Daily Israel Report

Will Obama Lose the Environmentalists on Pipeline to Texas?

The Keystone XL pipeline pits two groups of Obama supporters against each other. Jobs vs. environment.
By Amiel Ungar
First Publish: 11/8/2011, 7:40 AM

When the topic of American energy imports comes up, it immediately conjures up images of the Persian Gulf and oil sheikdoms. In reality the major oil exporter to the United States is a great deal closer-over the border in Canada.

Additionally, this energy is secure, as Canada is a signatory to the North American Free Trade Agreement (NAFTA) and therefore cannot play shenanigans with supplying oil to the United States or arbitrarily seek to diversify its customer base, as occurred in the previous century.

Canada's oil reserves are exceeded only by Saudi Arabia.

The catch is that these oil reserves include the bitumens in the oil sands. Environmentalists claim that the process of extracting crude oil from oil sands generates a huge amount of greenhouse gases that are responsible for global warming.

Canada does not have the refining facilities to produce the oil. Enter the Keystone XL pipeline that would transport crude from the oil sands in Alberta via Montana and the Midwest and then down to Oklahoma and Texas and the refineries. Environmentalists charge that the pipeline poses a danger to the water supply and the farmlands.

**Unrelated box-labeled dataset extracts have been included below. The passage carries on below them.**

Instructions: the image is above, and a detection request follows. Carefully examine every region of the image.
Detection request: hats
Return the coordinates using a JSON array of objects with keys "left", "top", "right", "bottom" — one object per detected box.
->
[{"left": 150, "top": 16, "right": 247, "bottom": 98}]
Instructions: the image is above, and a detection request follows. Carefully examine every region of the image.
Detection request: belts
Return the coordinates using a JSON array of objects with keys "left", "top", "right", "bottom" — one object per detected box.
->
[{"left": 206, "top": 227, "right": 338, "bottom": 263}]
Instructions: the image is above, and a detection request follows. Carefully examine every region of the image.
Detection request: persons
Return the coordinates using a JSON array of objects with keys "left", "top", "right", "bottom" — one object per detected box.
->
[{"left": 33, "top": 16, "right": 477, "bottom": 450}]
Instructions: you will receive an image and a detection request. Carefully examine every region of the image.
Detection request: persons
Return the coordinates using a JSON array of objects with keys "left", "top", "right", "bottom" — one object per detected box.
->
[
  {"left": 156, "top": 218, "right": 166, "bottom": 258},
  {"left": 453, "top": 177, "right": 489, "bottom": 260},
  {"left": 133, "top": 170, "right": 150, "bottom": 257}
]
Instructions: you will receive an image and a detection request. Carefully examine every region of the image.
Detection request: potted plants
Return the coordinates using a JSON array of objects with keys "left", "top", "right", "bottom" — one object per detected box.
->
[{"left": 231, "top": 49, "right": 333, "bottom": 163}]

The environmentalists demonstrated near the White House reminding Obama that he had campaigned in 2008 as a friend of the environment and had received financial and organizational support from environmental groups.

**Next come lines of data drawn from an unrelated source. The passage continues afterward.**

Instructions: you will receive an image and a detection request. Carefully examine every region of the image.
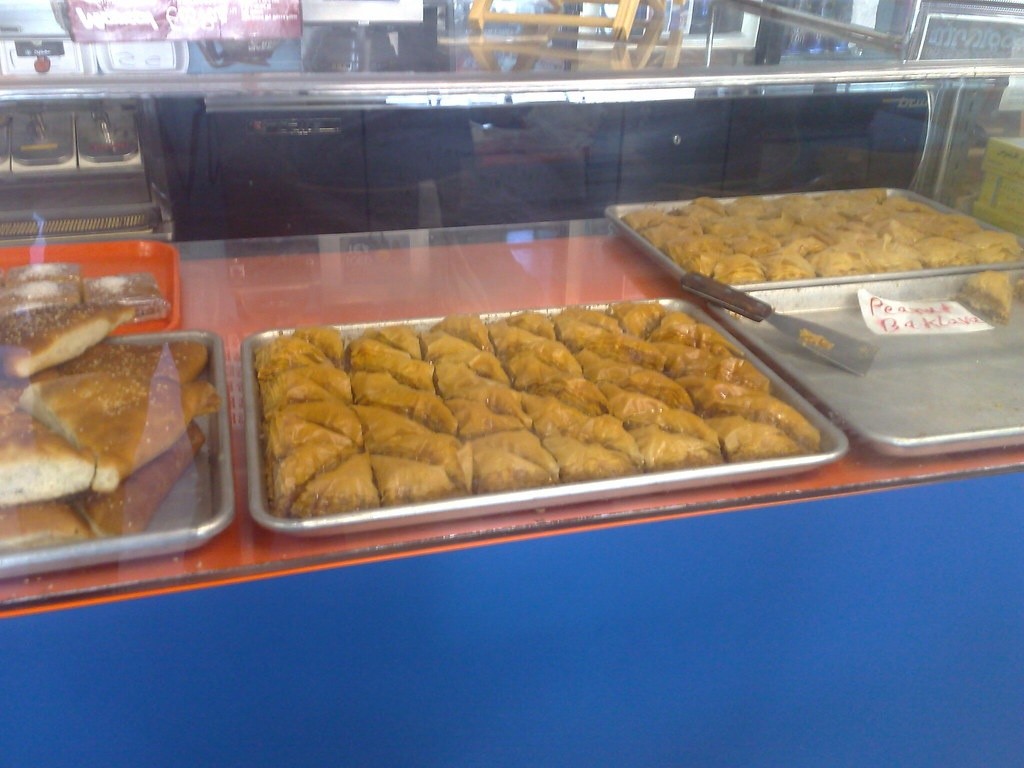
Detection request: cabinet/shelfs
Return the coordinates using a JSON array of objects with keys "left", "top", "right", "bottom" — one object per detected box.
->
[
  {"left": 209, "top": 104, "right": 625, "bottom": 238},
  {"left": 618, "top": 89, "right": 1002, "bottom": 205}
]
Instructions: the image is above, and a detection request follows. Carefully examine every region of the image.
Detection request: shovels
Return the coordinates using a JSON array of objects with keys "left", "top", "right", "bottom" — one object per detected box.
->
[{"left": 681, "top": 269, "right": 880, "bottom": 377}]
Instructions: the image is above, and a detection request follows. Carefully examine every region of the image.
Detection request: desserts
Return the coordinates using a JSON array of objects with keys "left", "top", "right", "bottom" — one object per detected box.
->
[
  {"left": 618, "top": 184, "right": 1024, "bottom": 324},
  {"left": 252, "top": 299, "right": 822, "bottom": 518}
]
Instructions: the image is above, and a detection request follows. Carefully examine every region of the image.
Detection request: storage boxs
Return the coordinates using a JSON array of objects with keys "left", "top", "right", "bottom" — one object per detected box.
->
[{"left": 972, "top": 136, "right": 1024, "bottom": 238}]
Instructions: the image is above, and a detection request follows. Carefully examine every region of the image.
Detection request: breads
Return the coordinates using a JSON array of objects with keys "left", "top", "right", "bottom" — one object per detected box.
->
[{"left": 0, "top": 260, "right": 224, "bottom": 554}]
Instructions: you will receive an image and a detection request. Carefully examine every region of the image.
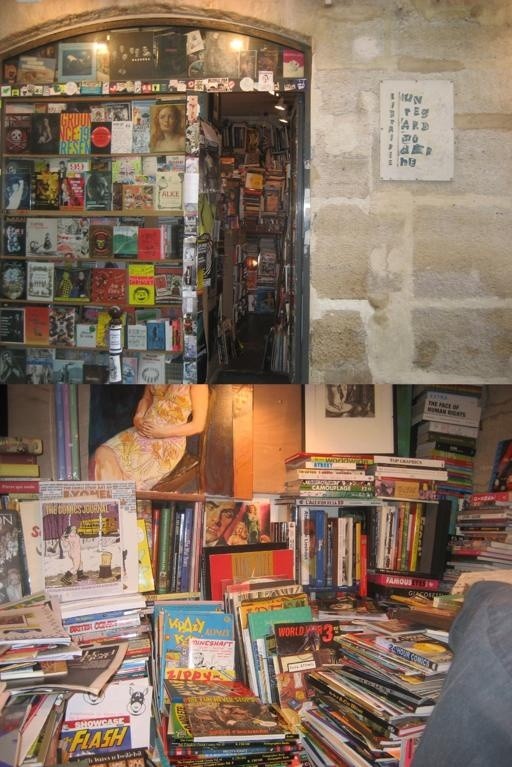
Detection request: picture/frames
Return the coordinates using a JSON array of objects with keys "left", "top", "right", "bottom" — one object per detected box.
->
[{"left": 300, "top": 386, "right": 399, "bottom": 456}]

These groups cannot threaten to bolt to the Republican Party as with the exception of John Huntsman, Republican candidates are either agnostics or outright critics of the global warming theory. Their threat therefore is to sit out the election and in this way avenge themselves on Barack Obama.

The protesters also charge that the State Department had not performed due diligence and this could be explained, they charge, by ties between the pipeline executives and the campaign of Hillary Clinton who is currently Secretary of State.

The issue is touchy for the Obama administration because the multibillion-dollar pipeline will create many jobs and it therefore commands the backing of the trade unions --an important cog in the Obama coalition.

To avoid alienating parts of the president's constituency, observers on both side of the divide are predicting that the administration will shy away from a decision till after the election by claiming the need for further study of the issue.

In the case of delay, the Canadians have threatened that they will pipe the crude oil to ports on the Pacific and from there an eager and willing China will be happy to take the oil off their hands at a very  good profit.